Generative Video Diffusion for Unseen Cross-Domain Video Moment Retrieval

Video Moment Retrieval (VMR) requires precise modelling of fine-grained moment-text associations to capture intricate visual-language relationships. Due to the lack of a diverse and generalisable VMR dataset to facilitate learning scalable moment-text associations, existing methods resort to joint training on both source and target domain videos for cross-domain applications. Meanwhile, recent developments in vision-language multimodal models pre-trained on large-scale image-text and/or video-text pairs are only based on coarse associations (weakly labelled). They are inadequate to provide fine-grained moment-text correlations required for cross-domain VMR. In this work, we solve the problem of unseen cross-domain VMR, where certain visual and textual concepts do not overlap across domains, by only utilising target domain sentences (text prompts) without accessing their videos. To that end, we explore generative video diffusion for fine-grained editing of source videos controlled by the target sentences, enabling us to simulate target domain videos. We address two problems in video editing for optimising unseen domain VMR: (1) generation of high-quality simulation videos of different moments with subtle distinctions, (2) selection of simulation videos that complement existing source training videos without introducing harmful noise or unnecessary repetitions. On the first problem, we formulate a two-stage video diffusion generation controlled simultaneously by (1) the original video structure of a source video, (2) subject specifics, and (3) a target sentence prompt. This ensures fine-grained variations between video moments. On the second problem, we introduce a hybrid selection mechanism that combines two quantitative metrics for noise filtering and one qualitative metric for leveraging VMR prediction on simulation video selection.

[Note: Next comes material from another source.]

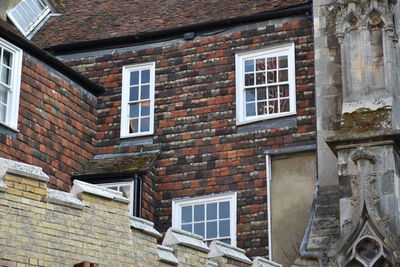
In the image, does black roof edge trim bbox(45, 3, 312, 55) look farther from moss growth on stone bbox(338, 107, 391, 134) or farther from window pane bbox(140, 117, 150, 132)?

翻译：视频时刻检索（VMR）需要对细粒度的时刻-文本关联进行精确建模，以捕捉复杂的视觉-语言关系。由于缺乏多样且可泛化的VMR数据集来促进可扩展的时刻-文本关联学习，现有方法在跨域应用中不得不对源域和目标域视频进行联合训练。同时，近期基于大规模图像-文本和/或视频-文本对预训练的视觉-语言多模态模型仅依赖粗粒度关联（弱监督），无法提供跨域VMR所需的细粒度时刻-文本相关性。本研究通过仅利用目标域句子（文本提示）而不访问其对应视频，解决了视觉和文本概念在域间存在非重叠的未见跨域VMR问题。为此，我们探索生成式视频扩散技术，实现对受目标句子控制的源视频进行细粒度编辑，从而模拟目标域视频。针对优化未见域VMR中的视频编辑，我们解决两个问题：(1) 生成具有细微区分的不同时刻的高质量模拟视频；(2) 选择能够补充现有源训练视频且不引入有害噪声或不必要重复的模拟视频。针对第一个问题，我们提出一种两阶段视频扩散生成方法，同时由以下三个要素控制：(1) 源视频的原始视频结构，(2) 主体特征，以及(3) 目标语句提示。这确保了视频时刻间的细粒度变化。针对第二个问题，我们引入混合选择机制，结合两种用于噪声滤波的定量指标和一种利用VMR预测进行模拟视频选择的定性指标。